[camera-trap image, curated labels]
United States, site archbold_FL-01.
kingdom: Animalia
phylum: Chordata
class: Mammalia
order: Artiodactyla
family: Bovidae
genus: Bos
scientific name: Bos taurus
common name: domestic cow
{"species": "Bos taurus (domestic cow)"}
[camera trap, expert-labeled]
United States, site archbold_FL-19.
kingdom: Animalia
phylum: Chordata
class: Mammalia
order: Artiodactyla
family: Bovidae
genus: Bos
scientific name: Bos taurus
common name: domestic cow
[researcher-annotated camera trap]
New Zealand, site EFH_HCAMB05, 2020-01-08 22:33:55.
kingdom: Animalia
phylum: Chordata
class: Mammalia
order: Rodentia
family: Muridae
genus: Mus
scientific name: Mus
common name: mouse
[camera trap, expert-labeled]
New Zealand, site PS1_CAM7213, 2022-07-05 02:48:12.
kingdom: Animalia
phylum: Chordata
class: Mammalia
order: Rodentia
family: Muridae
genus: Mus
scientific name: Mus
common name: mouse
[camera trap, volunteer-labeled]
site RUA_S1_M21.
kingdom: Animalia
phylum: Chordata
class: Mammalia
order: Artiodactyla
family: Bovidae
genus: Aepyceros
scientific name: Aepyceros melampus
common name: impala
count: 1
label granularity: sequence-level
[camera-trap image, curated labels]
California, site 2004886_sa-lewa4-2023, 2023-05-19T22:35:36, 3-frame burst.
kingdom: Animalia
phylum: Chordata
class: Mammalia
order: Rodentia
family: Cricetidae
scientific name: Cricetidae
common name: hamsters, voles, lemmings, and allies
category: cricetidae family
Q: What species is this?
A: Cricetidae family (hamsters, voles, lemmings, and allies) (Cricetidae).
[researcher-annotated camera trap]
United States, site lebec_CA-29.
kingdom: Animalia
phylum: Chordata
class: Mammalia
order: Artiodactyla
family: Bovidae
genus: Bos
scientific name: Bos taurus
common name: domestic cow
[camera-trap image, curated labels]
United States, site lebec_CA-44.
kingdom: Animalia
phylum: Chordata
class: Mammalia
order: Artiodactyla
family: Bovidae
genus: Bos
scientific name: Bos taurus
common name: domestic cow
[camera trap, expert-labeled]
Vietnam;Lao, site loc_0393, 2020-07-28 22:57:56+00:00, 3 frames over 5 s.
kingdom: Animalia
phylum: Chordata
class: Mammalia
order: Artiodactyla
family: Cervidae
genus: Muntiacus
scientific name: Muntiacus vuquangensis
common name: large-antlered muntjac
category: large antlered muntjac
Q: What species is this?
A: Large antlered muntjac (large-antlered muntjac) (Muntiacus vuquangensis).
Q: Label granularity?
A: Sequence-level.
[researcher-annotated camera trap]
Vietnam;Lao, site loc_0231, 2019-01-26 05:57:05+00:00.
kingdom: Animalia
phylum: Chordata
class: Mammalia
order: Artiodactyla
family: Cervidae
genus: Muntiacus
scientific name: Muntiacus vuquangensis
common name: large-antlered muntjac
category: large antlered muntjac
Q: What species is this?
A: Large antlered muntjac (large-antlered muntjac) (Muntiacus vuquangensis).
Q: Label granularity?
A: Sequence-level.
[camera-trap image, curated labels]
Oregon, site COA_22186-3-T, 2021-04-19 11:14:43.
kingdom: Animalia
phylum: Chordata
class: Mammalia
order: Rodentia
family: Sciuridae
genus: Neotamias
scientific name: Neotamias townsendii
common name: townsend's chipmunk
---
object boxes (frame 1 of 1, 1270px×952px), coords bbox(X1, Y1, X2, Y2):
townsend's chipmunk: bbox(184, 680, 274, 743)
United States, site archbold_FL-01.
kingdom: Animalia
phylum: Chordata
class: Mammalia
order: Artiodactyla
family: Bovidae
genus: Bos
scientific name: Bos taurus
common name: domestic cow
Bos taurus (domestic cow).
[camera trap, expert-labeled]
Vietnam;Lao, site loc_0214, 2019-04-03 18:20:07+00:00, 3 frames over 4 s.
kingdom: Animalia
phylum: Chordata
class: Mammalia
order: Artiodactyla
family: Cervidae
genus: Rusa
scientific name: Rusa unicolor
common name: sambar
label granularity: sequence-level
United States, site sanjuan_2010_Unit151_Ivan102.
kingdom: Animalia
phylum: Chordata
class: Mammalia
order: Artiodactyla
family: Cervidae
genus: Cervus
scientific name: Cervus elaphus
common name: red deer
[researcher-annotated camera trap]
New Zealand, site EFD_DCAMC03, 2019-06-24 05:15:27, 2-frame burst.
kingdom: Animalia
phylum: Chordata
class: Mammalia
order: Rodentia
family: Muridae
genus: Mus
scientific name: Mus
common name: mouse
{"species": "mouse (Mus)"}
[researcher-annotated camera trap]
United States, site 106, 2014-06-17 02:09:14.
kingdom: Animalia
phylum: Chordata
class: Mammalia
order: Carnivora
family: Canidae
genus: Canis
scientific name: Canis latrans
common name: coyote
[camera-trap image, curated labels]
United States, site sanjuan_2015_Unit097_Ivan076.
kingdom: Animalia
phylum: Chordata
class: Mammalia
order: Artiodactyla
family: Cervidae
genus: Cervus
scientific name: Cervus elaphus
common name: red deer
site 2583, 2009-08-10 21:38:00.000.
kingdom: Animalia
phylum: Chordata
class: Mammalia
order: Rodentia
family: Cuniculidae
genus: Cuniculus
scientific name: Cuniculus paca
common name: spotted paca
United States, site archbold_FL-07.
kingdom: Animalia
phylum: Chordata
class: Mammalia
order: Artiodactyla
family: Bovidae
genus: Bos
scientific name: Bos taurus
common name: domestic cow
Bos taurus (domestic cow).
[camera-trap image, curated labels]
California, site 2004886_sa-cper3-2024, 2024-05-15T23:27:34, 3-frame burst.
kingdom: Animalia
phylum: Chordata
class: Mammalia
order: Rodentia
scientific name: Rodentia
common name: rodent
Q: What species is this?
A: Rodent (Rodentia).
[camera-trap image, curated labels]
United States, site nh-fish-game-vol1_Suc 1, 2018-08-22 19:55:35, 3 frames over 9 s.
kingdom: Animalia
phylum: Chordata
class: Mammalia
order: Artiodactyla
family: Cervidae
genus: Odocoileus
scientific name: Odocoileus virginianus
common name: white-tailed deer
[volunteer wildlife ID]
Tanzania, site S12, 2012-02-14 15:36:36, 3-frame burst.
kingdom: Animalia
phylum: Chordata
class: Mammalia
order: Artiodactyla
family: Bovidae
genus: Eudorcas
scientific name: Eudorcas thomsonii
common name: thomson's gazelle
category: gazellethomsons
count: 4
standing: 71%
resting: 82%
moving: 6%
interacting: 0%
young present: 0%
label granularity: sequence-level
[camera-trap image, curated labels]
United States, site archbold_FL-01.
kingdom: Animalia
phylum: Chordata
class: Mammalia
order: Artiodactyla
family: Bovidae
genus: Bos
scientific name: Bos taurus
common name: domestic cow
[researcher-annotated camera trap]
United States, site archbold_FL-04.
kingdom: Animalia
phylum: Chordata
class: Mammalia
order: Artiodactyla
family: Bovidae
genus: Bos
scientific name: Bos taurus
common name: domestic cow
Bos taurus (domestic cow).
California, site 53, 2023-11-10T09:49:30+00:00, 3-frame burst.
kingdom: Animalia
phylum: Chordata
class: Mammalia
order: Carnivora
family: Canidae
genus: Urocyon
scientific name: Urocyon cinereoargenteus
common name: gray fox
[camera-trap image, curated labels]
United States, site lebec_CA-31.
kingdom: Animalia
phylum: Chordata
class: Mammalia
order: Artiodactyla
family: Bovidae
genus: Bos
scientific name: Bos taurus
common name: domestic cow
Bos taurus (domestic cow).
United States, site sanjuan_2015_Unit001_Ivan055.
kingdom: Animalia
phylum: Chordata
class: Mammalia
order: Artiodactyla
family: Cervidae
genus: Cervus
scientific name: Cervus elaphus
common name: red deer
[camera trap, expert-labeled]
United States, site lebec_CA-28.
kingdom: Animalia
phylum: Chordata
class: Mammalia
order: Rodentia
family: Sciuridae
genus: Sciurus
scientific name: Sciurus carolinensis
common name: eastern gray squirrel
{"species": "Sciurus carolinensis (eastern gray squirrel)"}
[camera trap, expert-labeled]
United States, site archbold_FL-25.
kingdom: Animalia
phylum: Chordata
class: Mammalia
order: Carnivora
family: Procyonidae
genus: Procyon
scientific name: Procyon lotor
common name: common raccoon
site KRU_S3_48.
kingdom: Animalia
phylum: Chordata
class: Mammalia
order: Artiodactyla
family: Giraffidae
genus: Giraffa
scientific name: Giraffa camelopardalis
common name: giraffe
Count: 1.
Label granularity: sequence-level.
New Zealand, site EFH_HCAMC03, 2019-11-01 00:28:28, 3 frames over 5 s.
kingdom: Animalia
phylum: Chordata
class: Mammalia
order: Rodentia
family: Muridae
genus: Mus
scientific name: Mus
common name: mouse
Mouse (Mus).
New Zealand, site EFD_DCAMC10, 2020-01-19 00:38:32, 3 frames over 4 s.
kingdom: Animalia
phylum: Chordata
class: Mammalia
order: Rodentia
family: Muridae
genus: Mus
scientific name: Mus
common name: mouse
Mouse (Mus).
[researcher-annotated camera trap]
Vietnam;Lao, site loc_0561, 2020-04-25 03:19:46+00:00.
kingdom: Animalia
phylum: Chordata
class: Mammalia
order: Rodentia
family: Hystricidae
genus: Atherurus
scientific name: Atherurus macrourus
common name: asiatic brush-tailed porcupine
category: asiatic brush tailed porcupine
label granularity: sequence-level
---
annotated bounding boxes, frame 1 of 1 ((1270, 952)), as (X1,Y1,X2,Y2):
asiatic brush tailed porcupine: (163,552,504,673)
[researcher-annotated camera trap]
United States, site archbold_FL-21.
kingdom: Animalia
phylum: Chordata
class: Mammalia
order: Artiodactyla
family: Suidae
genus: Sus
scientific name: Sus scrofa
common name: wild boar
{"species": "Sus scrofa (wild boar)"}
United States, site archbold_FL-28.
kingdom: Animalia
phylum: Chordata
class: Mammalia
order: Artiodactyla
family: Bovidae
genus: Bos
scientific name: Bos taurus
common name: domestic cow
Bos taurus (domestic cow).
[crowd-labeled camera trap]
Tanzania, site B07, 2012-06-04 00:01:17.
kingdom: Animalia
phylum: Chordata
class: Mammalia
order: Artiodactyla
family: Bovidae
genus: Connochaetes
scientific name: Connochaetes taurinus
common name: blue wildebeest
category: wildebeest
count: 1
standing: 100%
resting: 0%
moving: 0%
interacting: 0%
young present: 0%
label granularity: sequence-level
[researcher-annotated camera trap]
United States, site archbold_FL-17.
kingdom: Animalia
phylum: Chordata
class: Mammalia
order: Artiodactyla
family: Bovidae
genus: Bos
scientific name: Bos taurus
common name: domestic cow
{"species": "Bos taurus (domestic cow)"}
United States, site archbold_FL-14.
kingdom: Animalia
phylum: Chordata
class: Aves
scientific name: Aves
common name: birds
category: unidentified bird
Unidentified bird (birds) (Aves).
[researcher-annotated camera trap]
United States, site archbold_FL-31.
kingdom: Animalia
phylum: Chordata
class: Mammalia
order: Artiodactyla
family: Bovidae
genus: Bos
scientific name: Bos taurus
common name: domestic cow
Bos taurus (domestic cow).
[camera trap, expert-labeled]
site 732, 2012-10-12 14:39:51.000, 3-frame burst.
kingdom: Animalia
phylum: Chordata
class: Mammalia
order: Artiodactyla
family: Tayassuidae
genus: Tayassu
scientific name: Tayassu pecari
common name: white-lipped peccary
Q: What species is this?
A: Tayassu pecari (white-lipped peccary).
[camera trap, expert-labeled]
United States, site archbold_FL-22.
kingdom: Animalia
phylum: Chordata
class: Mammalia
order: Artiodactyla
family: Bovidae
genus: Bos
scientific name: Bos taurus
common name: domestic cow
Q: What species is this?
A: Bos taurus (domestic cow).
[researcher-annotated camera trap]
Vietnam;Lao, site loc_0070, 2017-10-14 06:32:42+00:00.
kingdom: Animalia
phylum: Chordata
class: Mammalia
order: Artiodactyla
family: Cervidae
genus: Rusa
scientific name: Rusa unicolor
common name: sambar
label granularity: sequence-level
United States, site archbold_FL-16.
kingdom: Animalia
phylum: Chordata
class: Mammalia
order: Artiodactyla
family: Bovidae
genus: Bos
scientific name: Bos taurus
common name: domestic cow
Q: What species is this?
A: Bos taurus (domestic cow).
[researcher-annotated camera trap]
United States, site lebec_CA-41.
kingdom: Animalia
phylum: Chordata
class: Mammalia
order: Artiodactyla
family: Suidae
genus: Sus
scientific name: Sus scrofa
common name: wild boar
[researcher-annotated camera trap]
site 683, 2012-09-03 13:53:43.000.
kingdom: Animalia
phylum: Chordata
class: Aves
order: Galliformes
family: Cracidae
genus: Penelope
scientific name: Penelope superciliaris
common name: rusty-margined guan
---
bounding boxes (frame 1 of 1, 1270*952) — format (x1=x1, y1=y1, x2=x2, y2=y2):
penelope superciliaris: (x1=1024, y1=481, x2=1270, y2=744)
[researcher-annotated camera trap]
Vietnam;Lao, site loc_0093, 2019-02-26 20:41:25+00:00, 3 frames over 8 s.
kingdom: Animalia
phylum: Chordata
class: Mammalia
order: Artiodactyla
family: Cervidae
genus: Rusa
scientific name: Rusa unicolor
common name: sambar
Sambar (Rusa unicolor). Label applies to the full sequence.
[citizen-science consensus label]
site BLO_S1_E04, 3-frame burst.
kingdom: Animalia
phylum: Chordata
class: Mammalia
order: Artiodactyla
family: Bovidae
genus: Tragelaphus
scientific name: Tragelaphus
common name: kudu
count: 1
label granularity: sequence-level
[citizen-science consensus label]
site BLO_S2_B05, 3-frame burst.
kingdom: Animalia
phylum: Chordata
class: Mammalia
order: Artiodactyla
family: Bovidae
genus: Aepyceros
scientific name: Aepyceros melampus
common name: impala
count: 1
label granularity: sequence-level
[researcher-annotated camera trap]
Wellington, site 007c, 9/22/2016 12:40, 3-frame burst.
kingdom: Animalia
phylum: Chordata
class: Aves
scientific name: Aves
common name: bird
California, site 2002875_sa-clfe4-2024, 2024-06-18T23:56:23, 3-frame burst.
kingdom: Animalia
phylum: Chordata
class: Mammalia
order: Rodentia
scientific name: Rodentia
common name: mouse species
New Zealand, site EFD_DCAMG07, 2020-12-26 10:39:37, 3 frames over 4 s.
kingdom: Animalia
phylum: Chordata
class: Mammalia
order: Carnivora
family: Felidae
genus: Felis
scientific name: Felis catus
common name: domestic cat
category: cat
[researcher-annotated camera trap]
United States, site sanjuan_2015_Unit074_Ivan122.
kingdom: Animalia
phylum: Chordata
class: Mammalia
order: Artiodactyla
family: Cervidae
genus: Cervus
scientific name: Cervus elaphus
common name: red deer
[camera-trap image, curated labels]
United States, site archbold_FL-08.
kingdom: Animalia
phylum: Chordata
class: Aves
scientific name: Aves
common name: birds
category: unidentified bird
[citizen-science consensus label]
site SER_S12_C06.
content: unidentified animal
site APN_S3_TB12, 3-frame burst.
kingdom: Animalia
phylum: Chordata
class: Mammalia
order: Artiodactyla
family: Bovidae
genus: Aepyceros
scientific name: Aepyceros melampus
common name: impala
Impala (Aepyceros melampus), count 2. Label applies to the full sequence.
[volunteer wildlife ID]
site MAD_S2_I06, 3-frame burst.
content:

++++++

*Exercise aim*
Look above for the line holding "resting: 0%" and the line holding "site 732, 2012-10-12". Retype both, and every line between them, word for word and nothing else.

*Task answer*
resting: 0%
moving: 0%
interacting: 0%
young present: 0%
label granularity: sequence-level
[researcher-annotated camera trap]
United States, site archbold_FL-17.
kingdom: Animalia
phylum: Chordata
class: Mammalia
order: Artiodactyla
family: Bovidae
genus: Bos
scientific name: Bos taurus
common name: domestic cow
{"species": "Bos taurus (domestic cow)"}
United States, site archbold_FL-14.
kingdom: Animalia
phylum: Chordata
class: Aves
scientific name: Aves
common name: birds
category: unidentified bird
Unidentified bird (birds) (Aves).
[researcher-annotated camera trap]
United States, site archbold_FL-31.
kingdom: Animalia
phylum: Chordata
class: Mammalia
order: Artiodactyla
family: Bovidae
genus: Bos
scientific name: Bos taurus
common name: domestic cow
Bos taurus (domestic cow).
[camera trap, expert-labeled]
site 732, 2012-10-12 14:39:51.000, 3-frame burst.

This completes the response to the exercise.